Effects of steroid priming on VGAT and VGLUT2 abundance in the anterior and posterior hypothalamus. Representative Western blot gels showing abundance of synaptosomal VGAT and VGLUT2 in hypothalamic regions from vehicle and E2B + P-treated young and middle-aged rats are illustrated (A). SYP (formerly known as synaptophysin) was used as a marker for synaptosomes.
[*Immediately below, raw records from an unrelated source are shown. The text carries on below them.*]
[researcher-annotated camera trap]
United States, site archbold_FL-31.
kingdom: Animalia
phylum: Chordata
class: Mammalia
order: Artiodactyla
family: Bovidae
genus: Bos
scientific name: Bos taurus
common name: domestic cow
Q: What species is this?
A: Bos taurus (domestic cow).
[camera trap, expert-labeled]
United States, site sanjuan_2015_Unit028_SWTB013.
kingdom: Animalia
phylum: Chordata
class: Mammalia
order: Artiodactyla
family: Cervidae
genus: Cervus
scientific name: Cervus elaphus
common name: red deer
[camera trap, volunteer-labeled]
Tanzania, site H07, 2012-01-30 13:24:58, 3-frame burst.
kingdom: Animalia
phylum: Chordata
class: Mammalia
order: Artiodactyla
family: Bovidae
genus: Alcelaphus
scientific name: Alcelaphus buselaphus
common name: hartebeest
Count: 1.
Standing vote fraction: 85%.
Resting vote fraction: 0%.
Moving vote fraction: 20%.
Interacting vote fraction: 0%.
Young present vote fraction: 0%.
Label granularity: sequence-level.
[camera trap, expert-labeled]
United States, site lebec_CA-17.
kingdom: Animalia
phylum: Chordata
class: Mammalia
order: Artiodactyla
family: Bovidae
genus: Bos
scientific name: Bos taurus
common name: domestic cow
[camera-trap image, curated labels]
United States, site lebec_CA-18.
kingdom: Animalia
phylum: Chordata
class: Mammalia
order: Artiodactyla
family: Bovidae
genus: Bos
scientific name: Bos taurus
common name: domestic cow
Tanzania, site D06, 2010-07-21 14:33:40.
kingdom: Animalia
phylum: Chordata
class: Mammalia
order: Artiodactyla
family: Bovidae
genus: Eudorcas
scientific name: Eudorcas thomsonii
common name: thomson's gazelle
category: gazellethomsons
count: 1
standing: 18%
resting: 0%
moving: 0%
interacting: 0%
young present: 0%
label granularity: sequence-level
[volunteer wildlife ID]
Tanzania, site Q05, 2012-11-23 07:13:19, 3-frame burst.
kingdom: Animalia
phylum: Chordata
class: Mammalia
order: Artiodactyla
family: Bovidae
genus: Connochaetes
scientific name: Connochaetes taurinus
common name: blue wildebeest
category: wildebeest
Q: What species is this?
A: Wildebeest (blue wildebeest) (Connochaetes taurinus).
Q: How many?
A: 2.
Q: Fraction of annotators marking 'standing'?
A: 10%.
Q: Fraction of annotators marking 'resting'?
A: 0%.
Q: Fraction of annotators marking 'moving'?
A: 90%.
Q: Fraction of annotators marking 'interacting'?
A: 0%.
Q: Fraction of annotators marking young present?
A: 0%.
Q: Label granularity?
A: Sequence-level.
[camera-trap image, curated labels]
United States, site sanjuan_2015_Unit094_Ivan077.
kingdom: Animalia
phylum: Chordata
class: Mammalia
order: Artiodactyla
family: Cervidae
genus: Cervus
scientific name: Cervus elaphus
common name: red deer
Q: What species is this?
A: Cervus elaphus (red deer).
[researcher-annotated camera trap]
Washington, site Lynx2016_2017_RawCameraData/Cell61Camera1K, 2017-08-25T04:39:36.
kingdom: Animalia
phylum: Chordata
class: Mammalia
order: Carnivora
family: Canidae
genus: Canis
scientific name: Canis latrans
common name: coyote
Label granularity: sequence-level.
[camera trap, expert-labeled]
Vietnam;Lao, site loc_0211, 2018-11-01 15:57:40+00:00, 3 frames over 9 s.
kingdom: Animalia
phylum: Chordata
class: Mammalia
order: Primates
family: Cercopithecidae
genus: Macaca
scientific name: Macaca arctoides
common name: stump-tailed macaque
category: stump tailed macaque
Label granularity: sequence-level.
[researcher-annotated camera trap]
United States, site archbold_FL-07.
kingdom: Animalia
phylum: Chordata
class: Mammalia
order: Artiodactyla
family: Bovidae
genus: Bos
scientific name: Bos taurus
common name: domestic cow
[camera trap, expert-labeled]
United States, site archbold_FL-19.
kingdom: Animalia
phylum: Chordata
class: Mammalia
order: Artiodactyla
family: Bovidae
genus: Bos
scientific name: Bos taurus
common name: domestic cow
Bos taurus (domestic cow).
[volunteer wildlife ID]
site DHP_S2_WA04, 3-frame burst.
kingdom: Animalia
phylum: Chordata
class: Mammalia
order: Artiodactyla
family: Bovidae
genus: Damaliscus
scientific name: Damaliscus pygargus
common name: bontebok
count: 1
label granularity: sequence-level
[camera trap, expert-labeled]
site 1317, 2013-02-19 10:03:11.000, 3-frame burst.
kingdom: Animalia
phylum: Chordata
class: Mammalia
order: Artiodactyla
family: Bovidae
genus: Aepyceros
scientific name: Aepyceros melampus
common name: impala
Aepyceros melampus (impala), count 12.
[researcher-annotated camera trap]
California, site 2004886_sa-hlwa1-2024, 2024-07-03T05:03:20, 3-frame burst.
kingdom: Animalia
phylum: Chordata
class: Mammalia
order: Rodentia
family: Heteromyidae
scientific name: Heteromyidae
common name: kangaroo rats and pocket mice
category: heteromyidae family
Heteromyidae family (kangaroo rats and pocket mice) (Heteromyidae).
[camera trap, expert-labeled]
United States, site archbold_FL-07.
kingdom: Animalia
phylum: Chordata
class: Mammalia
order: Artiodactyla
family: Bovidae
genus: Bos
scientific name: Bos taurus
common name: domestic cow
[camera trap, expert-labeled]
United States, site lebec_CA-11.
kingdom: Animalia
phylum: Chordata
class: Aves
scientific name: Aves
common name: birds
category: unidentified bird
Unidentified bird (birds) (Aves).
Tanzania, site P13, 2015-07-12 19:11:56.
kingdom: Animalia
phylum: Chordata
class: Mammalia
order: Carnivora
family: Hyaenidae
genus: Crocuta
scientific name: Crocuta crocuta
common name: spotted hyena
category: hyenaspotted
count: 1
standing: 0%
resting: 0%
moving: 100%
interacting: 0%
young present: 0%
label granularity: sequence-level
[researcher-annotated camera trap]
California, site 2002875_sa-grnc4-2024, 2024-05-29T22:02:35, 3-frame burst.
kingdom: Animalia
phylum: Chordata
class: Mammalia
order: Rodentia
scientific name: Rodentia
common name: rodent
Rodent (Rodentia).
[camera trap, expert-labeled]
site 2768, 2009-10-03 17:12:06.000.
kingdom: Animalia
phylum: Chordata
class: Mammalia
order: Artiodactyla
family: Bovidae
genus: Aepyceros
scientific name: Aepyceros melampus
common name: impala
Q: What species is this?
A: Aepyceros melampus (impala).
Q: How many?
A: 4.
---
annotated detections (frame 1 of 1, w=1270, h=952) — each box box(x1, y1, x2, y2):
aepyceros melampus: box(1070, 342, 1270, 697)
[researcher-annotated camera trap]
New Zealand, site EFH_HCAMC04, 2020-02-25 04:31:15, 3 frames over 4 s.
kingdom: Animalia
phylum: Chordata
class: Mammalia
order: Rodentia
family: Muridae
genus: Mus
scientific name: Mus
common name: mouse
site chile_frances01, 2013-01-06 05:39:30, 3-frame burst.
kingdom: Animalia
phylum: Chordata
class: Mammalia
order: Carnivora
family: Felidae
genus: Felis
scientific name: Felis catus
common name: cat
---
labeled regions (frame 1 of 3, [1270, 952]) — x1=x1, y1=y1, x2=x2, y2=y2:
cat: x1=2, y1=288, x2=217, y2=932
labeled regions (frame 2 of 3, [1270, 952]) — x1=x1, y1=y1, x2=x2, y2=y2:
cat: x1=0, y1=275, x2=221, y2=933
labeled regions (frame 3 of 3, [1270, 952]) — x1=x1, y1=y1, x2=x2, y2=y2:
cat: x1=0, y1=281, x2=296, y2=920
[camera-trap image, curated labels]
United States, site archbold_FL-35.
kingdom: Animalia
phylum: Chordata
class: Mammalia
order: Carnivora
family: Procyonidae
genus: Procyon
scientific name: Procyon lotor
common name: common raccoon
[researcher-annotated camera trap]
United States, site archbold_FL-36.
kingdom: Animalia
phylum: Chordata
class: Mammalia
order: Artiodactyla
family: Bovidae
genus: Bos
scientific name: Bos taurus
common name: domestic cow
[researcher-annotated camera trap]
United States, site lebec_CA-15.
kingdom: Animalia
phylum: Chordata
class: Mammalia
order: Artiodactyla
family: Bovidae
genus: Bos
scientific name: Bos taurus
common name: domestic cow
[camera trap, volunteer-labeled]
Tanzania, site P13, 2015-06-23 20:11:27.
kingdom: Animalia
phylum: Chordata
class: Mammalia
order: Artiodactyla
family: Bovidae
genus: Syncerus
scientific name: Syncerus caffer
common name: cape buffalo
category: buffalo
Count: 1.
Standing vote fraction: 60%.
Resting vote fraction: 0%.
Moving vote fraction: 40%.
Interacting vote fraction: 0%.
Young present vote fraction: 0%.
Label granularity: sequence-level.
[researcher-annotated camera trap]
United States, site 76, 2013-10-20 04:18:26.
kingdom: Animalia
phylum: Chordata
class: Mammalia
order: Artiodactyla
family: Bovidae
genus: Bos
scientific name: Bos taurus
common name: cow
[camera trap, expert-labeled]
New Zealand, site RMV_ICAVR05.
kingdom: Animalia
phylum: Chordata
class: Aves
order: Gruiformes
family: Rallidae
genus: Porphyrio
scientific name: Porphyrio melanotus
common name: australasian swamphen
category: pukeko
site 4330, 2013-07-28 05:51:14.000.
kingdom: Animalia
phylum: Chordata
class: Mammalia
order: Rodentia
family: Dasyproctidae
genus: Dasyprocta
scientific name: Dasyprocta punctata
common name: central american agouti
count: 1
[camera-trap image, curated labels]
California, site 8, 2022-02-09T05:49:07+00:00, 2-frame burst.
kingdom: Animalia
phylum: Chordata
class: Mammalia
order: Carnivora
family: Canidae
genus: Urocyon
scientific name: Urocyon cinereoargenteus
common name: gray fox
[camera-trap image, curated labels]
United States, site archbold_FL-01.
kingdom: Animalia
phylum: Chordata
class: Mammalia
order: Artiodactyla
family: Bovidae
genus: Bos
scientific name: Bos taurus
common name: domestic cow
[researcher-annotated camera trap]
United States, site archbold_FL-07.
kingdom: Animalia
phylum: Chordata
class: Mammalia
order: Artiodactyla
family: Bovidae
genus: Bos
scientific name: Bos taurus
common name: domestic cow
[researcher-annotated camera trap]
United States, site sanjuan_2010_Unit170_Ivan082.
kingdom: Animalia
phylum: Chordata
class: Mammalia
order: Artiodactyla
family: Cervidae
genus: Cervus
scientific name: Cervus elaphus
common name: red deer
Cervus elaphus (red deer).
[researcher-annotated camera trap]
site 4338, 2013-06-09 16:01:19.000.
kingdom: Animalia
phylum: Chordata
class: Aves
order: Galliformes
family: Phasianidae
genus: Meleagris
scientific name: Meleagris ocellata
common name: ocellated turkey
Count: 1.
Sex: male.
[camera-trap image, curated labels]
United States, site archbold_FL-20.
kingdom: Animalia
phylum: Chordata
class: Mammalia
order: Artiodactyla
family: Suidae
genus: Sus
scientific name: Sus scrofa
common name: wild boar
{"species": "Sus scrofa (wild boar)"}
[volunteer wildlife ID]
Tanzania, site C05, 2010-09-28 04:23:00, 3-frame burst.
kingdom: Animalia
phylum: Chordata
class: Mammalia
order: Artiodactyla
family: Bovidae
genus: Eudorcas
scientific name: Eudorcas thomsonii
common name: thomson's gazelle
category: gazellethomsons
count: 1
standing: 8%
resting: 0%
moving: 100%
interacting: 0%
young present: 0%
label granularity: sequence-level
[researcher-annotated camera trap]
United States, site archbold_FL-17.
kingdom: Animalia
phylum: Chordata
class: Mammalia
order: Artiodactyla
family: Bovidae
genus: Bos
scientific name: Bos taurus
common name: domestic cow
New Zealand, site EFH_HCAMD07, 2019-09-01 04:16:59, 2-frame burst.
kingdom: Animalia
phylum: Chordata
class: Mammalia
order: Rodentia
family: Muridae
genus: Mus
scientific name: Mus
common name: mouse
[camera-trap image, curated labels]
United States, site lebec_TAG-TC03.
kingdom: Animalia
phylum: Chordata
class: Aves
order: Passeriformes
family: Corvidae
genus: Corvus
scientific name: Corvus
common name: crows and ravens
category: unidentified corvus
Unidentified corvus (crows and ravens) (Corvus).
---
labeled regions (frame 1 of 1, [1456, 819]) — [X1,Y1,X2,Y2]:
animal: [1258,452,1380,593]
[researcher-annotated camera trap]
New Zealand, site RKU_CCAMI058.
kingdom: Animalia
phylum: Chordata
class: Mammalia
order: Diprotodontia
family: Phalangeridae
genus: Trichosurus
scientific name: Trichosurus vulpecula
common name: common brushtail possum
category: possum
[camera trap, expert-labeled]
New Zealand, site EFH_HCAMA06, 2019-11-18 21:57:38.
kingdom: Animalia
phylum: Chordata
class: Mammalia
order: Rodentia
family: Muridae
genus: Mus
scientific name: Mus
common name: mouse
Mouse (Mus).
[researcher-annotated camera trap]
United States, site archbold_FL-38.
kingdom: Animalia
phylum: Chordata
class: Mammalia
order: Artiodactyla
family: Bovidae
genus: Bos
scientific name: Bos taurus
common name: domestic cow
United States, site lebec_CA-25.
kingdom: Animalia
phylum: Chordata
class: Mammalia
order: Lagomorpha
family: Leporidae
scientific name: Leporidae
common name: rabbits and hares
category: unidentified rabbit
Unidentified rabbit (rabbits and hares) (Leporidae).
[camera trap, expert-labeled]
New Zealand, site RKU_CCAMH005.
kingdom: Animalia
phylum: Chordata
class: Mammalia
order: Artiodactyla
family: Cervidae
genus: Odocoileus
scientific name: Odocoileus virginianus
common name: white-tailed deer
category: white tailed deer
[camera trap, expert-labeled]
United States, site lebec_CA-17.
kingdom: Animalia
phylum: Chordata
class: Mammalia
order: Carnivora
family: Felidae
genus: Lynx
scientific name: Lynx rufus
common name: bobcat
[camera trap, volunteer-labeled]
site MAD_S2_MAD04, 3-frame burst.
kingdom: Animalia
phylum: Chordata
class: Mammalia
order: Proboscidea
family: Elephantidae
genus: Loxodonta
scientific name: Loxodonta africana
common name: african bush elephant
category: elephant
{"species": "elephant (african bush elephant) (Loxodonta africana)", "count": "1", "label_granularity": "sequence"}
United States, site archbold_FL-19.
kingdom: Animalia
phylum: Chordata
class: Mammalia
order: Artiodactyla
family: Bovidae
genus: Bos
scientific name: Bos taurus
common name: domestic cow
ACTB (formerly known as β-actin), a cytoskeletal protein, was used as a loading control. The VGLUT2 and VGAT band densities were normalized to the SYP band density in the same sample. Normalized band density of young (Y) vehicle-treated rats (control) was assigned a value of 1 for comparison with all other groups (B–G). All values are mean ± SEM of five to six independent replications (*P < 0.05 vs. young vehicle; **P < 0.05 vs. young E2B + P). M, Middle-aged control group; KDa, kilodalton.